> DATA SHOWN:
········

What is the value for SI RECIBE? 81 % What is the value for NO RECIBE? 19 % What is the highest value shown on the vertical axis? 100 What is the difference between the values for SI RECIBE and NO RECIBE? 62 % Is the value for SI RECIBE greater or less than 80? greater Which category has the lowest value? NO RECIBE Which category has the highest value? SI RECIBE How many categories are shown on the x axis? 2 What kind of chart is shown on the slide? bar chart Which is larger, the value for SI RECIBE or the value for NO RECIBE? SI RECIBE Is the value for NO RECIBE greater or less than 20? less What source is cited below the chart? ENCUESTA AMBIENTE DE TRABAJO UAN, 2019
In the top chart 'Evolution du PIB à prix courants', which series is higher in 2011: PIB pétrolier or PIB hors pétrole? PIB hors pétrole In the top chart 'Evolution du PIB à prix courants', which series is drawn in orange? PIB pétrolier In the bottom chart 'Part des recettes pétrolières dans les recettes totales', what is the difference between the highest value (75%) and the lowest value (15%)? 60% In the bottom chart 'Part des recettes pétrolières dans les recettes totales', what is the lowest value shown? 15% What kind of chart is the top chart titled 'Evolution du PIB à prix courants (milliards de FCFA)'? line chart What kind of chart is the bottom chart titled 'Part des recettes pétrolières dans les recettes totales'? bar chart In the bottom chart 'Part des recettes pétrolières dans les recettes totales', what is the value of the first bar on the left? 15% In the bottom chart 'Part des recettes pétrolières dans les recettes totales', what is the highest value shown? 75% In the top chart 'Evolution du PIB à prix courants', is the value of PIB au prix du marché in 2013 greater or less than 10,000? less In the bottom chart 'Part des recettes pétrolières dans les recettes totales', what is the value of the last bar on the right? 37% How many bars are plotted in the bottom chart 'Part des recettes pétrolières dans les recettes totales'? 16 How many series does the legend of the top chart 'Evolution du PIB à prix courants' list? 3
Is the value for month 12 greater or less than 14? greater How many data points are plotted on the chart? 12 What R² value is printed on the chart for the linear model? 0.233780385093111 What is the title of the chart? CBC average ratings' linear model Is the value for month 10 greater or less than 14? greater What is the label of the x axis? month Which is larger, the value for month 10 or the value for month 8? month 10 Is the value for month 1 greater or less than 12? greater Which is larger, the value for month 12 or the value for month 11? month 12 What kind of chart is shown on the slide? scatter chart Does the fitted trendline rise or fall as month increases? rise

········

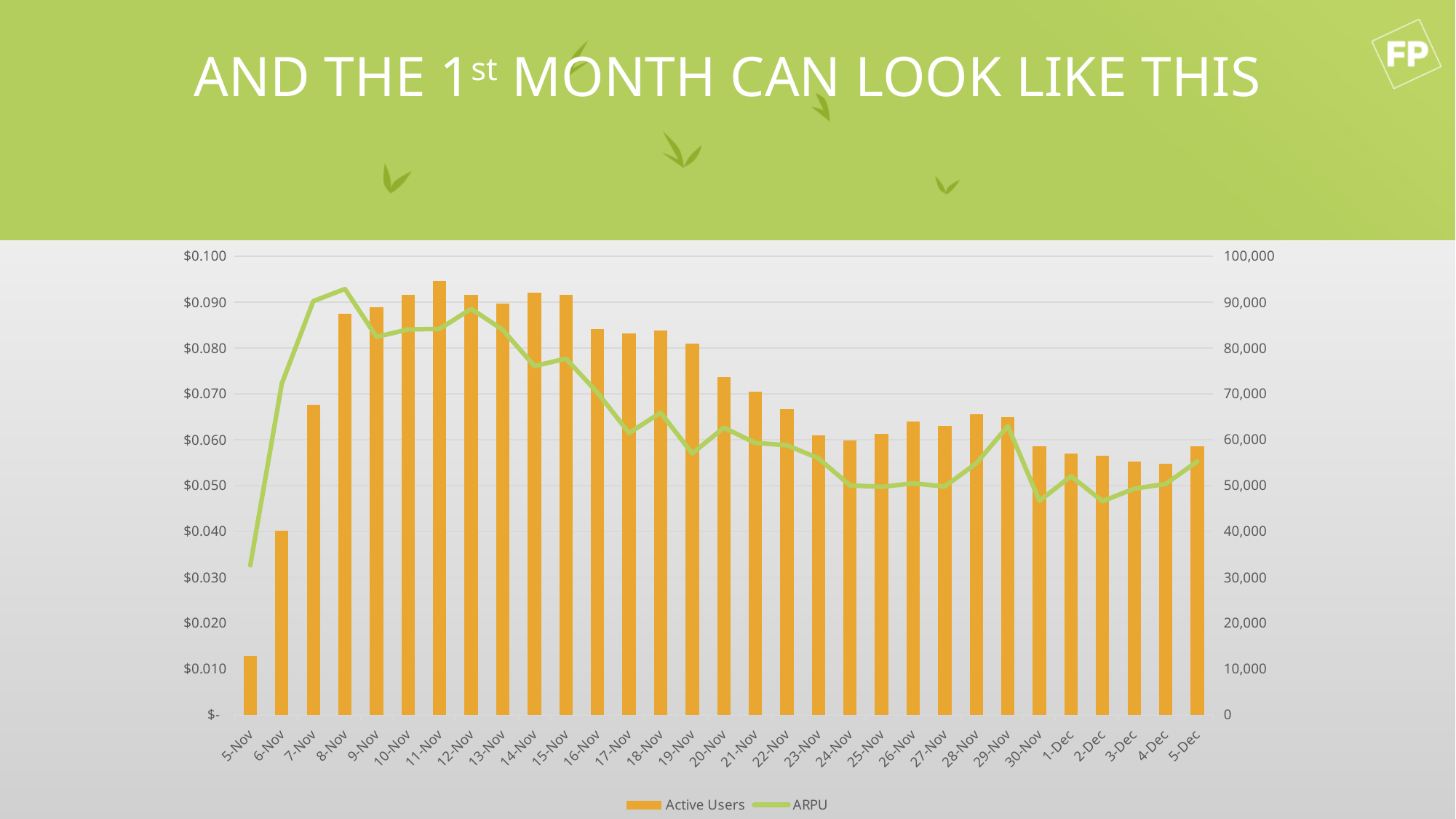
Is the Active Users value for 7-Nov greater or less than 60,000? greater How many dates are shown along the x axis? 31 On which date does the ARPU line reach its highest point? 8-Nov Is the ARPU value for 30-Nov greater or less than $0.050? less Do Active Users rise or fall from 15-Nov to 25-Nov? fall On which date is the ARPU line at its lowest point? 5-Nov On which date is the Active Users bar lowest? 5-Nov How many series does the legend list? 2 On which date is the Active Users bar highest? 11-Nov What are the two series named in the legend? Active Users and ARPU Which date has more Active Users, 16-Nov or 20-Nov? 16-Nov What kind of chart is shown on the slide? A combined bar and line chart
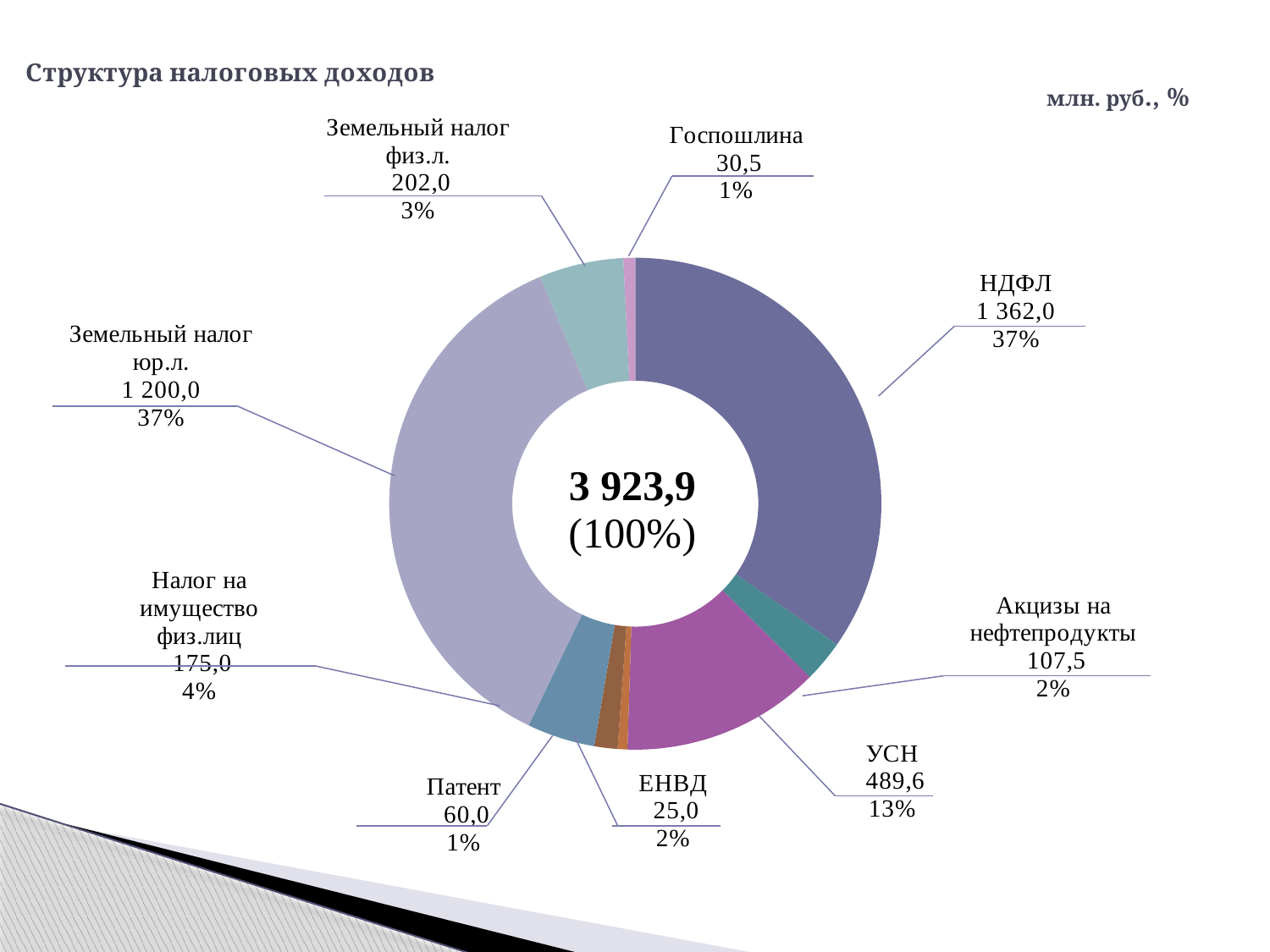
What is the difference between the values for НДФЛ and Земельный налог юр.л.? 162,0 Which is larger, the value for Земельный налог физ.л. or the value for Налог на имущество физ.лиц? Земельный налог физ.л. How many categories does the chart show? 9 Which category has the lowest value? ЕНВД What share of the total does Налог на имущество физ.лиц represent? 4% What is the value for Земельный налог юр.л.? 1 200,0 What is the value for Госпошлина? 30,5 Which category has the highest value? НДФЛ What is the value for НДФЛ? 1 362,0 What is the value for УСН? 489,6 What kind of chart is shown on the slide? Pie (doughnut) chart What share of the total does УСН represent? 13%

········

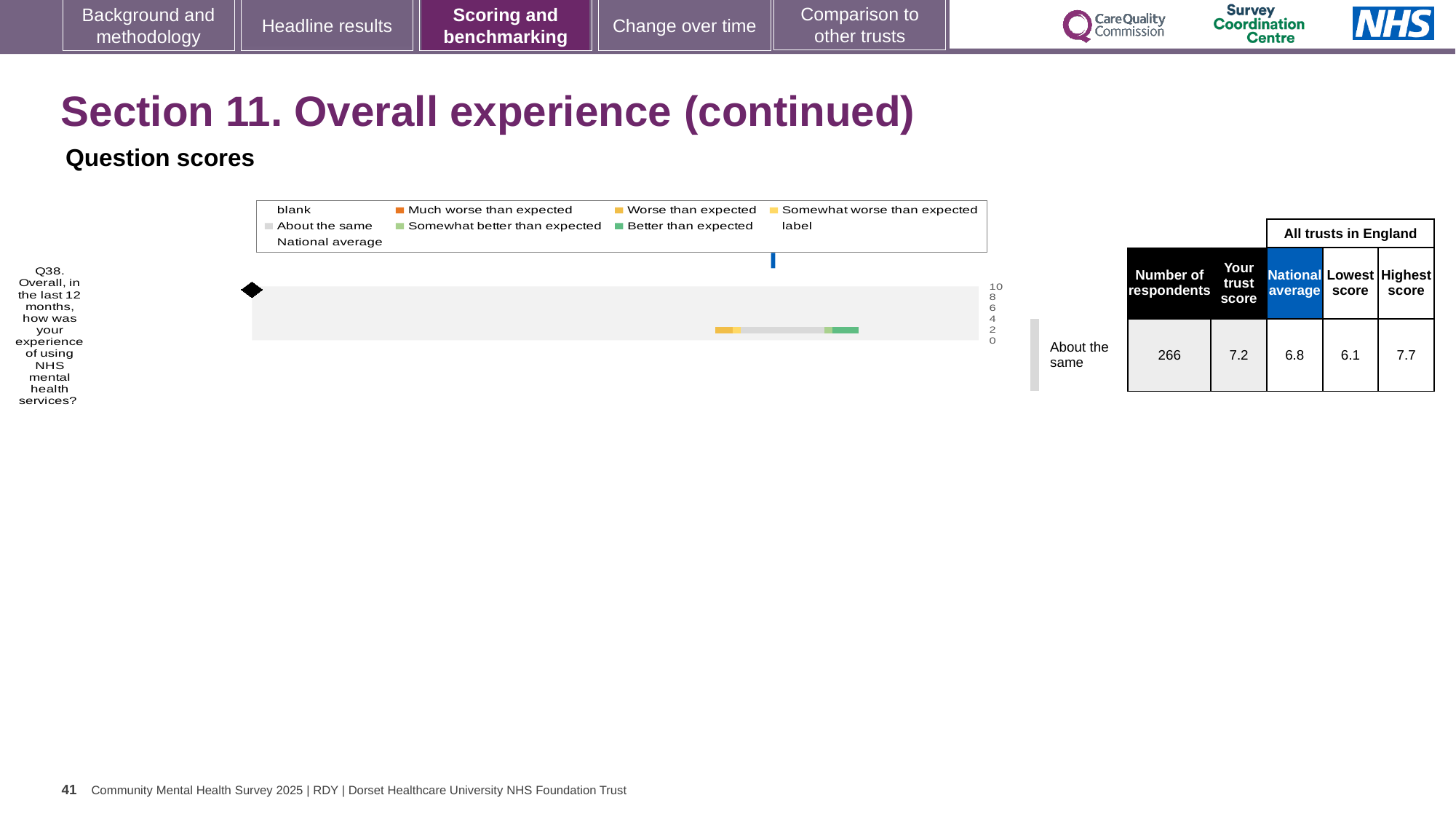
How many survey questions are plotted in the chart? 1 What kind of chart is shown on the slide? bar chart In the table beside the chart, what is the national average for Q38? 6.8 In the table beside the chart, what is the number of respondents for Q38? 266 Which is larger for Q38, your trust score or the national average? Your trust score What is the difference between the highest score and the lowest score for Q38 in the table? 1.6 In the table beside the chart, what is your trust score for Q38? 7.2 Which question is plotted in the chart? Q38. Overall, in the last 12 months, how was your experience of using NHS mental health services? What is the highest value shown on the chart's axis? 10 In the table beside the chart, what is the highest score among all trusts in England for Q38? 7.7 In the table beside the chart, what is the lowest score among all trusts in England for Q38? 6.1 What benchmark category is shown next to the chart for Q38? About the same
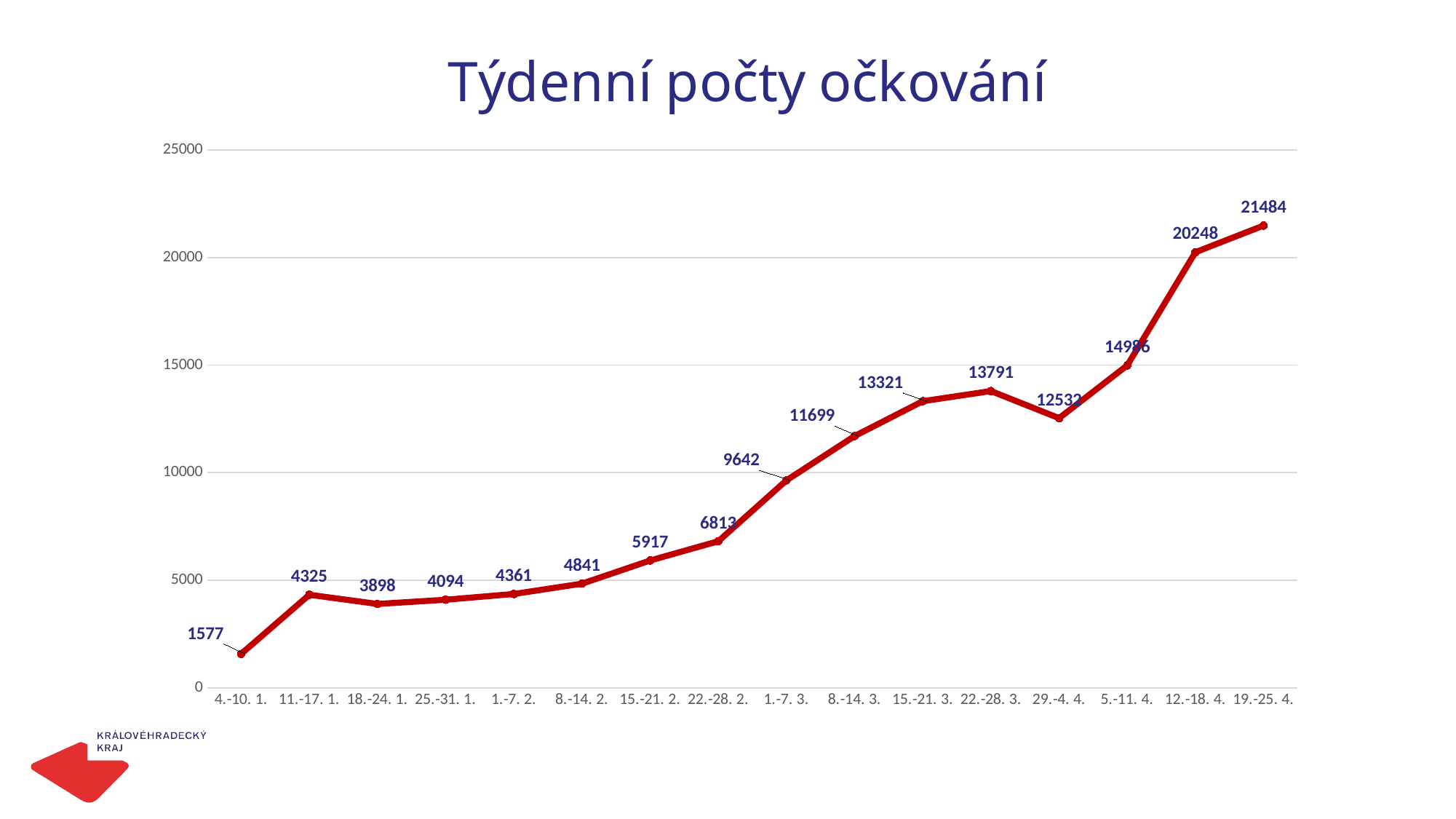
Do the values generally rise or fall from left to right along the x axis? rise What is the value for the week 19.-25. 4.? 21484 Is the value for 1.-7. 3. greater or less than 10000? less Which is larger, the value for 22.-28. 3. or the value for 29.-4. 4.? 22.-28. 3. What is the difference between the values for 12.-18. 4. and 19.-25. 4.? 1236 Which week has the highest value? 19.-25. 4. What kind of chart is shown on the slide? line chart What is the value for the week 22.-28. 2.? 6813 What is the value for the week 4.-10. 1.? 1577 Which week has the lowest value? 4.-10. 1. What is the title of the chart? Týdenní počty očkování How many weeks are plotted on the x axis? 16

········

> TO-DO ITEM:
Render everything in the material from the line containing "How many survey" down to the line containing "Do the values" as a numbered list, omitting blank lines and the pictures.

> ANSWER SECTION:
1. How many survey questions are plotted in the chart? 1 What kind of chart is shown on the slide? bar chart In the table beside the chart, what is the national average for Q38? 6.8 In the table beside the chart, what is the number of respondents for Q38? 266 Which is larger for Q38, your trust score or the national average? Your trust score What is the difference between the highest score and the lowest score for Q38 in the table? 1.6 In the table beside the chart, what is your trust score for Q38? 7.2 Which question is plotted in the chart? Q38. Overall, in the last 12 months, how was your experience of using NHS mental health services? What is the highest value shown on the chart's axis? 10 In the table beside the chart, what is the highest score among all trusts in England for Q38? 7.7 In the table beside the chart, what is the lowest score among all trusts in England for Q38? 6.1 What benchmark category is shown next to the chart for Q38? About the same
2. Do the values generally rise or fall from left to right along the x axis? rise What is the value for the week 19.-25. 4.? 21484 Is the value for 1.-7. 3. greater or less than 10000? less Which is larger, the value for 22.-28. 3. or the value for 29.-4. 4.? 22.-28. 3. What is the difference between the values for 12.-18. 4. and 19.-25. 4.? 1236 Which week has the highest value? 19.-25. 4. What kind of chart is shown on the slide? line chart What is the value for the week 22.-28. 2.? 6813 What is the value for the week 4.-10. 1.? 1577 Which week has the lowest value? 4.-10. 1. What is the title of the chart? Týdenní počty očkování How many weeks are plotted on the x axis? 16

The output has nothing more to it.